**REQUEST 1**.
Rewrite the listing below, substituting "centimeters" for every "centimetres" and leaving everything else unchanged.

**READING TEXT**.

The question “How do I live my life?” has been coming up for me lately. I’ve been exploring two versions of it.
The first version arises as a cry from the heart: “How do I live my life?”
Life has difficulties. One I’m currently dealing with is a change in my health. I’m not able to live my life the same way I used to. How do I adjust? I also recently retired. “How do I live my life?” came up more rarely when I had a routine—when my time was taken up with things I was working on and working towards. When that structure disappears, what do I do with myself? And then there is the situation of the world. People everywhere are hurting. The U.S. government is in shambles. Climate change is already causing great destruction, and worse is on the way. I can’t be complacent, yet I’m only one individual. What do I do with this life I’ve been given, in this world of pain?
Life can seem like a big problem. How do I work it out? This is a spiritual and existential question, equivalent to “Who am I?” and “How do I fit in this universe?” The question is especially distressing at 2 a.m., when I feel like I’m definitely screwing up.
The question is a valid one, and one we all face in some form. Yet I’ve noticed that I want the answer to the question to come in a very specific form. I expect a big solution. Perhaps because I’ve read too many novels, I want my life to have a consistent, meaningful story line, with a strong ending. I don’t want failure, mistakes, or regrets. I don’t want to fizzle out. I yearn for a way to be confident now, and for all time, that that I’m on track.
There is a lovely alchemy to Zen Buddhist practice, however. We delve into the spiritual questions. But the way we do, and the sort of responses we get from the universe, are very often not at all what we expect.
So the second way the question has been arising for me is “How do I live my life?” While the first version was a plea for an answer, this change in emphasis turns the question into an opening for investigation. It becomes an invitation to dig deeply into what is immediately present, into what is happening right now.
There are many such invitations in the liturgy we use at my zendo. In Shitou Xiqian’s “Song of the Grass Roof Hermitage,” we are instructed to “Turn around the light to shine within, then just return.” Eihei Dogen’s Genjokoan contains the well-known words, “To study the Buddha Way is to study the self. To study the self is to forget the self.”

**ENTRIES PROVIDED**.
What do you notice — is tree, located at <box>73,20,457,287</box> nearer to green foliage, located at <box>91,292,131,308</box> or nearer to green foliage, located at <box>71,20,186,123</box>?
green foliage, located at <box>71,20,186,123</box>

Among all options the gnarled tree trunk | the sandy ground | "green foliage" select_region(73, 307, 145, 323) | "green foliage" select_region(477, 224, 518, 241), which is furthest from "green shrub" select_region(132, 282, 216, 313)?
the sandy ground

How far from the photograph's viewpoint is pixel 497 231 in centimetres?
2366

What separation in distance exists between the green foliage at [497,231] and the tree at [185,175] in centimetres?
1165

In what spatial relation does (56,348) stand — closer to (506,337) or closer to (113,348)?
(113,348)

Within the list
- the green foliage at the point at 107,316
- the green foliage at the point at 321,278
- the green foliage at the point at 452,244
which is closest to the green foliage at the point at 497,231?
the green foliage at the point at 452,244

**REQUEST 2**.
Carry on the essay about the question "How do I live my life?" from its last sentence.

**EXPECTED OUTPUT 1**.
What do you notice — is tree, located at <box>73,20,457,287</box> nearer to green foliage, located at <box>91,292,131,308</box> or nearer to green foliage, located at <box>71,20,186,123</box>?
green foliage, located at <box>71,20,186,123</box>

Among all options the gnarled tree trunk | the sandy ground | "green foliage" select_region(73, 307, 145, 323) | "green foliage" select_region(477, 224, 518, 241), which is furthest from "green shrub" select_region(132, 282, 216, 313)?
the sandy ground

How far from the photograph's viewpoint is pixel 497 231 in centimeters?
2366

What separation in distance exists between the green foliage at [497,231] and the tree at [185,175] in centimeters?
1165

In what spatial relation does (56,348) stand — closer to (506,337) or closer to (113,348)?
(113,348)

Within the list
- the green foliage at the point at 107,316
- the green foliage at the point at 321,278
- the green foliage at the point at 452,244
which is closest to the green foliage at the point at 497,231?
the green foliage at the point at 452,244

**EXPECTED OUTPUT 2**.
So what do I notice, when I’m investigating “How do I live my life?” Well, one important factor in living is breathing: No breathing, no more life! Our instruction for beginners is to practice zazen by sitting still and upright and focusing on the breath. In through the nostrils, down with the diaphragm, filling up the lungs and belly, letting it out…We examine this closely. We also do walking meditation (kinhin), noticing how we take this step—what muscles we use, where we feel pressure, when we change weight. And, of course, in the process of intending to focus on our sitting, breathing, and walking we also get to investigate our “monkey mind.” We may have had the illusion that we were in control of our attention, but we quickly learn that our power to direct it is extremely limited. Our boredom, our habits, our desires, and our projects regularly take over. When, while doing formal zazen or walking practice, we are given the opportunity to recognize that we’ve been carried away down a mind road, we gently release those thoughts and return to our practice. When we don’t get the chance to recognize that we are distracted, then we do formal practice with our distraction.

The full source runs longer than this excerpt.